§ DOCUMENT SECTION
☆ ☆ ☆ ☆

You may have heard that developers need skills with algorithms. What is an algorithm? And that data structures are important. What the heck do those two words even mean? These concepts are so fundamental to programming that experienced developers often use the words without realizing they can be foreign, confusing, and abstract for someone starting out.
As Donald Knuth wrote in The Art of Computer Programming– which could be described as the encyclopedia of algorithms and data structures– it’s a confusing word that looks like someone mashed up logarithm and arithmetic.
The word’s origin is in mathematics, but in computing, its usage is a little different. The term came about to describe the Euclidean Algorithm, which is a step-by-step process that you can use to find the greatest common divisor of two numbers.
But no need to fear! When writing computer programs, it’s very seldom that you’ll need to worry about greatest common divisors, factoring, or crazy mathematicians from 300 BC.
What is an algorithm?
Instead, the word algorithm is used to describe the “step-by-step” approach where there is exactly one correct next step. In an algorithm, given the current phase of the process and the steps that are outlined, there is one single, correct way to proceed.
Let’s jump into a real-world example of an algorithm that is used very frequently. We’re going to cover the algorithm that is used to describe the concept in CS courses across the country. And that’s the Binary Search Algorithm. Sound scary? It really isn’t.
Let’s rewind 10 years and pretend that phone books are actually practical. Phone books have an interesting property: the names in the phone book are sorted alphabetically by last name. Say you want to give Justin Bieber a ring on the phone. Assuming Justin is in the phone book, finding his name could be achieved in a few different ways.
Linear Search Algorithm
The simplest way to find his number would be to look through every single entry and compare it to the name you’re looking for. For example:
James Aarner, that’s not a match.
Justin Aark, that’s not a match.
And continue the process indefinitely until you find Justin Bieber, likely after tens of thousands of comparisons. And if you wanted to have a chat with Warren Zevon, you’d likely have hundreds of thousands or even millions of comparisons since his last name starts with a Z.
Linear search is the process of going start to finish through a list and comparing values. It’s brute force. But it’s also quite simple. And there are many situations in which using this approach to find an item in a list makes sense.
Rather than searching through a full phone book, if you were searching for your friend’s phone number on a sheet of paper with only 10 other people on it, going from top to bottom would likely be a smart move.
Chunking Search Algorithm
Most humans don’t have the patience to perform a full linear search algorithm to find a name in the phone book. If I were to hand most humans a phone book, they’d take a different, more practical approach: chunking.

☆ ☆ ☆ ☆

§ TASK INSTRUCTIONS
• A. Answer these questions about the article on algorithms:
(i) How does the article describe The Art of Computer Programming?
(ii) What does the Euclidean Algorithm find?
(iii) How are the names in the phone book sorted?
• B. Return the part of the article on algorithms that opens with the words containing "And continue the" and closes with "list makes sense.".
The data after the article on algorithms has no connection to it.

Image and question data
☆ ☆ ☆ ☆

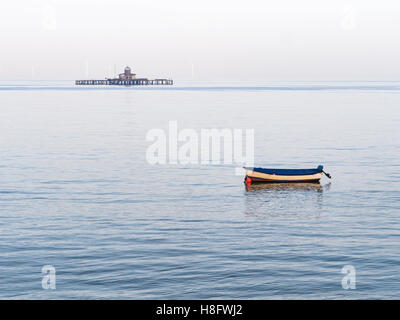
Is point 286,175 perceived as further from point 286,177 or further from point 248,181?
point 248,181

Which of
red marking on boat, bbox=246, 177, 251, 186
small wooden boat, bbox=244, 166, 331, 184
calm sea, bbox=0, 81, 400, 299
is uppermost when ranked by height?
small wooden boat, bbox=244, 166, 331, 184

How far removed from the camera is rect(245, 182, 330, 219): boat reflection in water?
166 ft

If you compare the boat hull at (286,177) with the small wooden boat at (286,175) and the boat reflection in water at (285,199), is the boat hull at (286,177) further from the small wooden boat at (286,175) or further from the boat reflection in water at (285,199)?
the boat reflection in water at (285,199)

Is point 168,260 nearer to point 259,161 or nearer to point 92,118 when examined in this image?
point 259,161

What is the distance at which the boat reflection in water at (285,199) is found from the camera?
5062 cm

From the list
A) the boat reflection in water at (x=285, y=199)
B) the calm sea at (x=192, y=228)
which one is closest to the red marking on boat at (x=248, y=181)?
the boat reflection in water at (x=285, y=199)

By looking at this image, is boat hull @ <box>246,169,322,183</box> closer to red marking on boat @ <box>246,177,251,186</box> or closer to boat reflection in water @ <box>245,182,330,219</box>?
boat reflection in water @ <box>245,182,330,219</box>

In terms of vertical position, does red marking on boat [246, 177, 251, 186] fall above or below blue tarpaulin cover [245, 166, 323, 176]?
below

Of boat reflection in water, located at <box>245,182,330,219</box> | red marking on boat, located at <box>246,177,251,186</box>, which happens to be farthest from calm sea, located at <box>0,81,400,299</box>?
red marking on boat, located at <box>246,177,251,186</box>

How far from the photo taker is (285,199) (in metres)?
57.1

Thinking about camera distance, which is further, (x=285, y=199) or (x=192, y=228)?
(x=285, y=199)

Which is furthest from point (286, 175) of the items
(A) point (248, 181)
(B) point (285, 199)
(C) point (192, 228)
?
(C) point (192, 228)

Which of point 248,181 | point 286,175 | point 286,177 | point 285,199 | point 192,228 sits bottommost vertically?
point 192,228

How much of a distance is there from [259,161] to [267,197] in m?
24.2
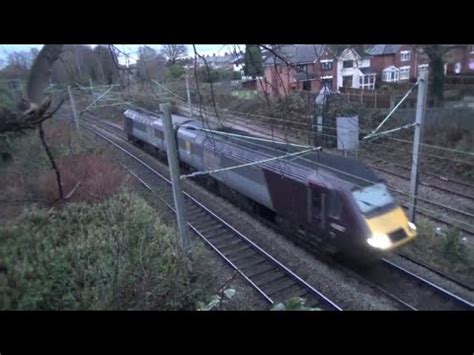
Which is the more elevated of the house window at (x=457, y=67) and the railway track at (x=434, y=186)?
the house window at (x=457, y=67)

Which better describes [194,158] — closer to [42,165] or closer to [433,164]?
[42,165]

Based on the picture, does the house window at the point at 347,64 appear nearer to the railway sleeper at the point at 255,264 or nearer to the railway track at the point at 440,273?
the railway track at the point at 440,273

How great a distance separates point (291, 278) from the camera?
7.30 metres

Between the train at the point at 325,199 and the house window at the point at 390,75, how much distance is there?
13.4 m

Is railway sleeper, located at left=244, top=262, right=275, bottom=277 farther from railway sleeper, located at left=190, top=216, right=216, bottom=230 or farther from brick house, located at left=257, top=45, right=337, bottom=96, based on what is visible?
brick house, located at left=257, top=45, right=337, bottom=96

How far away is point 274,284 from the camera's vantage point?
7184 mm

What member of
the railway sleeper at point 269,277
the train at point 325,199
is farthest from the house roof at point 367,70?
the railway sleeper at point 269,277

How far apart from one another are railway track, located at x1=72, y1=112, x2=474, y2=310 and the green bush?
1.02m

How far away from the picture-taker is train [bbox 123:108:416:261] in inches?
269

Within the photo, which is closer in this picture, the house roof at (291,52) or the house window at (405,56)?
the house roof at (291,52)

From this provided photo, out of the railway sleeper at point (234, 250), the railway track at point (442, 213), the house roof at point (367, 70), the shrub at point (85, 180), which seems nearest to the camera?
the railway sleeper at point (234, 250)

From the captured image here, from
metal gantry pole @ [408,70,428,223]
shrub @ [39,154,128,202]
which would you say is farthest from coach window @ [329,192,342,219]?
shrub @ [39,154,128,202]

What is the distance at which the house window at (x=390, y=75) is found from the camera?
65.4ft
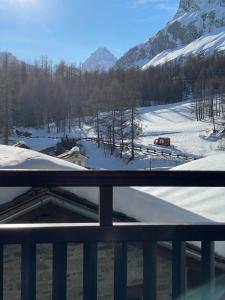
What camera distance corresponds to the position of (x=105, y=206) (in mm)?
2516

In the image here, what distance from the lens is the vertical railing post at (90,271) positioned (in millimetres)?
2479

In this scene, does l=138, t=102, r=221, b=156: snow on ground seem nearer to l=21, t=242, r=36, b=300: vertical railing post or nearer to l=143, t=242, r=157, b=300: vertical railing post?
l=143, t=242, r=157, b=300: vertical railing post

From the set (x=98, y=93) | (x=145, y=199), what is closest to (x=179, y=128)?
(x=98, y=93)

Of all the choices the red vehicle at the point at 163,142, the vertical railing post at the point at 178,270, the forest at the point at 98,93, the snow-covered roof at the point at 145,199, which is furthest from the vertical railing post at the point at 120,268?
the red vehicle at the point at 163,142

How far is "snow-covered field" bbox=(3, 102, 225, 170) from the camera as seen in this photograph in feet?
176

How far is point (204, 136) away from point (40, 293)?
67.6 meters

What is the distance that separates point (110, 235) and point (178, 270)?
39 cm

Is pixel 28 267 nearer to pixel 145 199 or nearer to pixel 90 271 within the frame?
pixel 90 271

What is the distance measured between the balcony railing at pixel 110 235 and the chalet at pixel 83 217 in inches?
10.2

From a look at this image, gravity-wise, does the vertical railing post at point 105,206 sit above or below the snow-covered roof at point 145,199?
above

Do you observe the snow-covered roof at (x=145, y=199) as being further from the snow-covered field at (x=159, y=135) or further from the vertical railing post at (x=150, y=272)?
the snow-covered field at (x=159, y=135)

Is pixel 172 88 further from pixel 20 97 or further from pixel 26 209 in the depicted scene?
pixel 26 209

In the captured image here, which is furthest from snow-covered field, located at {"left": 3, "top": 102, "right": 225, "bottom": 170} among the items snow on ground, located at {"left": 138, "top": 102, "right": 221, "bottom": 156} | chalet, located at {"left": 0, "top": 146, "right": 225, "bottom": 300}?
chalet, located at {"left": 0, "top": 146, "right": 225, "bottom": 300}

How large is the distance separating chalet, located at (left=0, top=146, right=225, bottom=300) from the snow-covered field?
130 ft
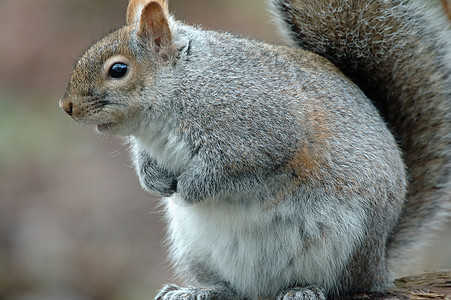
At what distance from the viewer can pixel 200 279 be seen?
2928mm

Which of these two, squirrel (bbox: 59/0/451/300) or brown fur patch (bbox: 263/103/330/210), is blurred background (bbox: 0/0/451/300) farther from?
brown fur patch (bbox: 263/103/330/210)

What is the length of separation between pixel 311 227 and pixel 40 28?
15.3ft

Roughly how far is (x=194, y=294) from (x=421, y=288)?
3.04 ft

☆ ☆ ☆ ☆

§ EXERCISE SOLUTIONS
• A.
(i) It could be described as the encyclopedia of algorithms and data structures.
(ii) The greatest common divisor of two numbers.
(iii) Alphabetically by last name.

• B.
And continue the process indefinitely until you find Justin Bieber, likely after tens of thousands of comparisons. And if you wanted to have a chat with Warren Zevon, you’d likely have hundreds of thousands or even millions of comparisons since his last name starts with a Z.
Linear search is the process of going start to finish through a list and comparing values. It’s brute force. But it’s also quite simple. And there are many situations in which using this approach to find an item in a list makes sense.